A en juger par cette entrée en scène, les Syriens seraient bien avisés de ne pas trop compter sur les bons offices de M. Annan pour venir à bout de leur martyre.

 

[1] BBC News, « UN admits failure in Rwanda », 16 décembre 1999, et « UN admits Rwanda genocide failure », 15 avril 2000.
[2]Id.
[3] BBC News, « Kofi Annan apologises for Srebrenica », 11 octobre 1999.
[4] BBC News, « Srebrenica report blames UN », 16 novembre 1999.
[5] Déclaration reprise dans L’ONU et les droits de l’homme, de Jean-Claude Buhrer et Claude B. Levenson, Paris, Editions Les Mille et Une Nuits, p. 214.
[6] AFP, « Kofi Annan met en garde contre une plus grande militarisation du conflit en Syrie », 9 mars 2012.
[7] BBC News, «Syria crisis: Kofi Annan’s calls for talks spark anger », 9 mars 2012.
[8] BBC News, «Syria crisis : Annan ‘optimistic’ after talks with Assad », 12 mars 2012.
[9] France24, « Annan juge décevantes les réponses de Damas à ses propositions de médiation », 16 mars 2012

4 commentaires

  1. Posté par Livia Varju le

    Excellent article! Tout le monde semble avoir oublié que Kofi Annan est responsable de la mort de presqu’un million d’innocents. En effet je venais d’écrire sur ce sujet à BBC World Service, World Have Your Say juste avant de lire votre article! Il faudrait l’envoyer aussi à la Ville de Geneve qui a honoré Kofi Annan il y a environ 2-3 ans. Je voulais envoyer l’article à 4 personnes, mais il semble impossible de faire cela, il semble qu’il faut l’envoyer a une personne a la fois ce qui prend beaucoup de temps.

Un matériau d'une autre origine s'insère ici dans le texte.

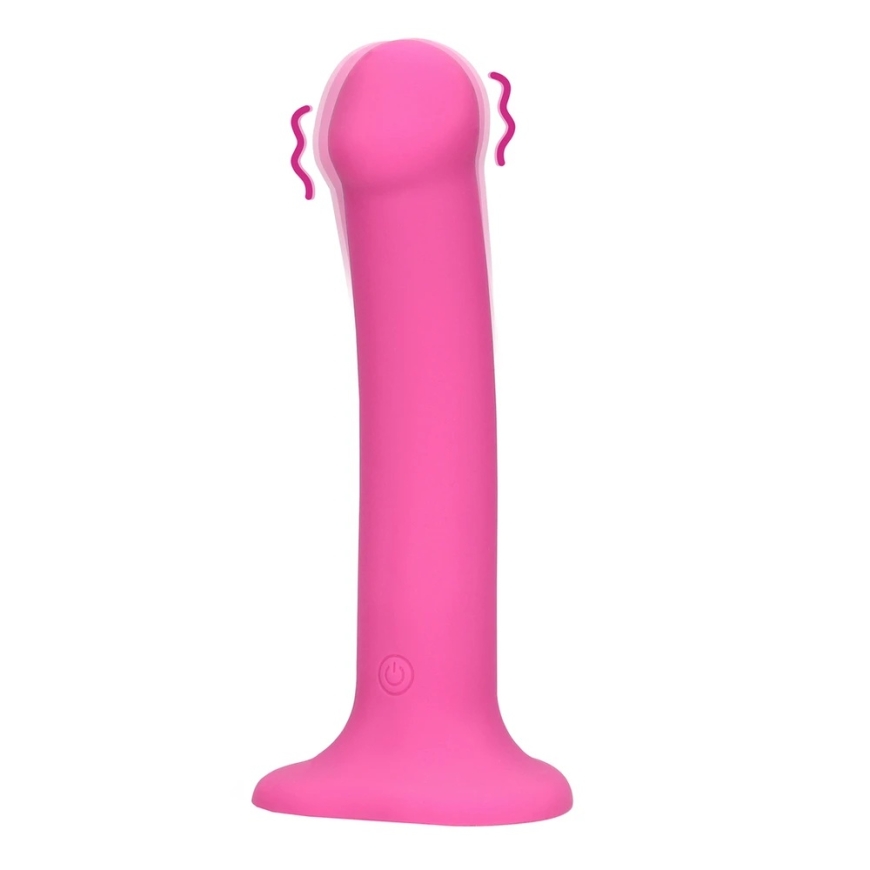Loveline By Shots Roosa Non-Phallic Vibrating Dildo - Keskmine - Võimas Roosa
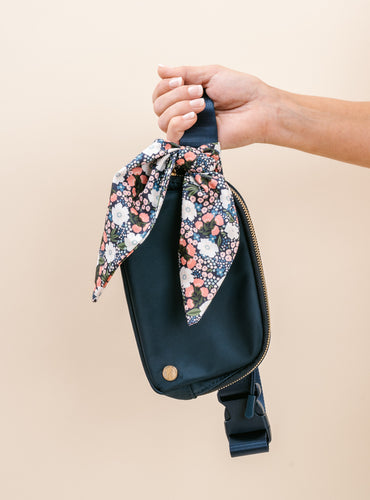 All You Need Belt Bag with Hair Scarf - Navy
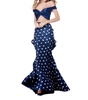 taffeta two-piece mermaid casual dress in navy/ivory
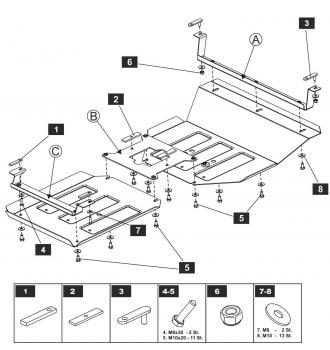 Unterfahrschutz Iveco Daily VI, Motor 2.3 ab Baujahr 03.2014 -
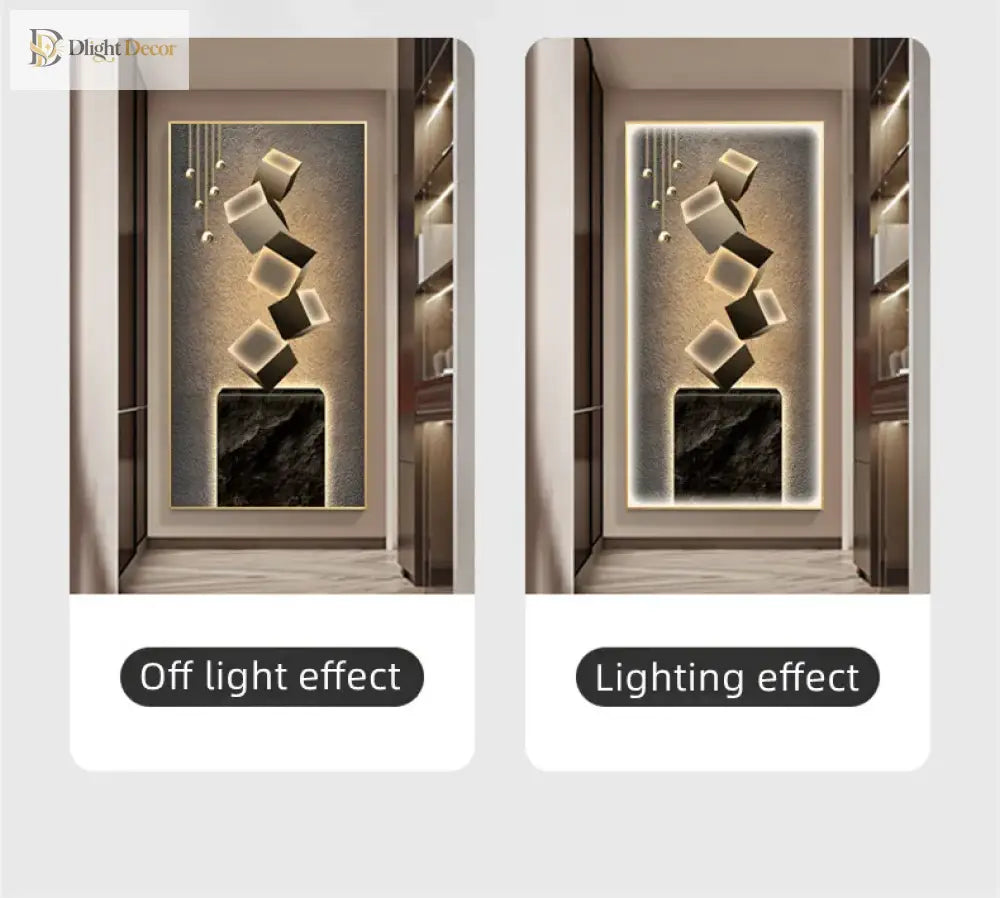 Dlight Decor Crystal Wall Art Glow Lamp for Interiors Wall Art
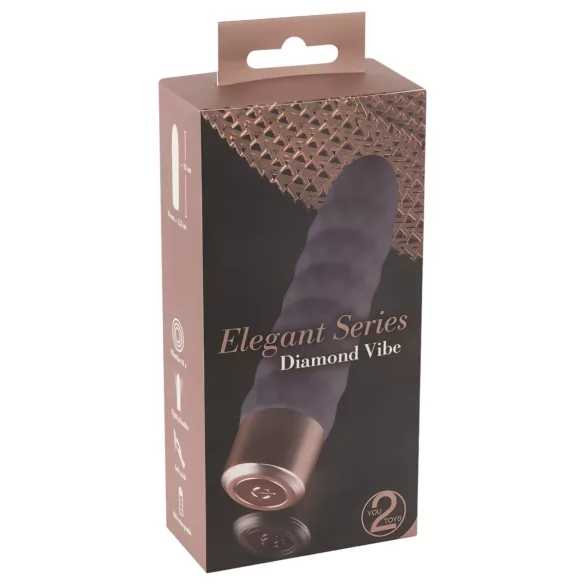 You2Toys Elegant Diamond - akkus rúd vibrátor (lila)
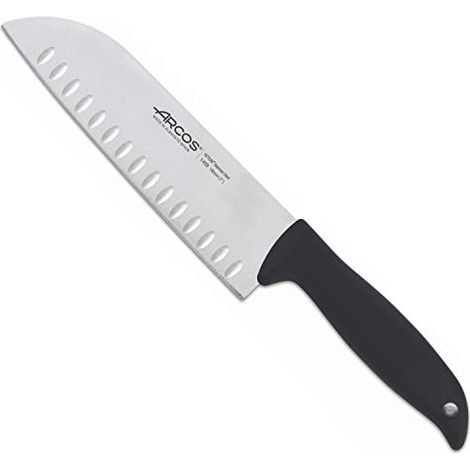 Santoku coltello Arcos Minorca 145900 in acciaio inox Nitrum e mango polipropilene con lama 18 cm in blister. (1/3)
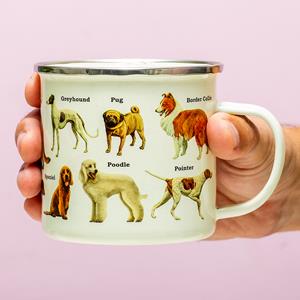 Dogs Enamel Mug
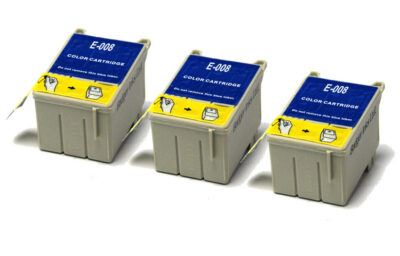 Badger Tinten x3 farbkompatible Tintenpatronen als Ersatz für Epson T008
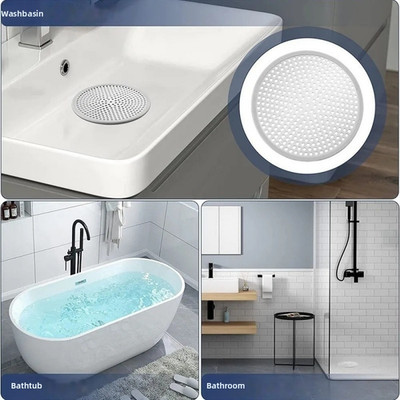 Edelstahl Badewanne Abfluss Stopfen mit Waschbeckensieb Haarfänger 304 SS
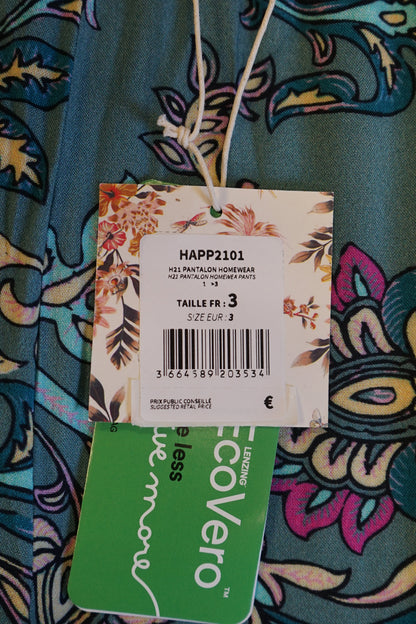 Pantalon de pyjama imprimé fluide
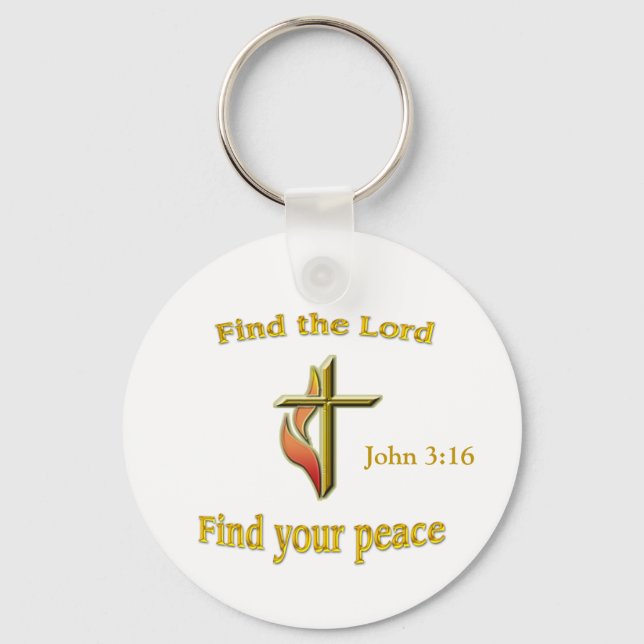 Bible verse key ring (Front)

  2. Posté par Clelia Beck le

    Félicitations pour avoir décrit le comportement peu crédible de Monsieur K.Annan…lorsque l’on pense que cette personne soutient Monsieur Jean Ziegler…J’espère qu’une solution sera trouvée afin de faire cesser ces tueries…

  3. Posté par Stéphane Pictet le

    Et vous Monsieur Fiallo ? Qu’avez-vous effectué d’extraordinaire dans votre carrière ? Il est bien facile “d’observer” et de juger depuis un confortable fauteuil.

  4. Posté par Françoise Buffat le

    Bravo pour avoir osé écrire ce que nous sommes nombreux à avoir pensé.
    Cela étant, si K.A. n’était pas la personne la plus crédible à envoyer aux Syriens, un autre que lui aurait-il mieux réussi? J’apprécie d’autant plus la démarche sans bling bling du président du CICR qui, apparemment, a réussi à obtenir de la Russie qu’elle exige des Syriens un corridor humanitaire.